Dataset extract below:

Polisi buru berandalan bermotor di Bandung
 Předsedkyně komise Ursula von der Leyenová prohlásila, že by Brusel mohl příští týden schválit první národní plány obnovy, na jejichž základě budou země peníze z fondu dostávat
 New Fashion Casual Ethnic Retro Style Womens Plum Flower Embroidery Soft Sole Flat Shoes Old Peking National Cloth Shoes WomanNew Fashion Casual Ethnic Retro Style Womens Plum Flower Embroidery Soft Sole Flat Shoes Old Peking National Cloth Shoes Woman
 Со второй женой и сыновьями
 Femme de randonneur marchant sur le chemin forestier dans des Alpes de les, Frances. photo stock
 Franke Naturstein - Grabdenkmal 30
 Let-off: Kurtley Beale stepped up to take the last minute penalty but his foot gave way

End of Dataset extract.

Problem requirements: Set down only the line containing "Femme de randonneur" and the lines after it through the end, exactly as they appear above.

Response box:
 Femme de randonneur marchant sur le chemin forestier dans des Alpes de les, Frances. photo stock
 Franke Naturstein - Grabdenkmal 30
 Let-off: Kurtley Beale stepped up to take the last minute penalty but his foot gave way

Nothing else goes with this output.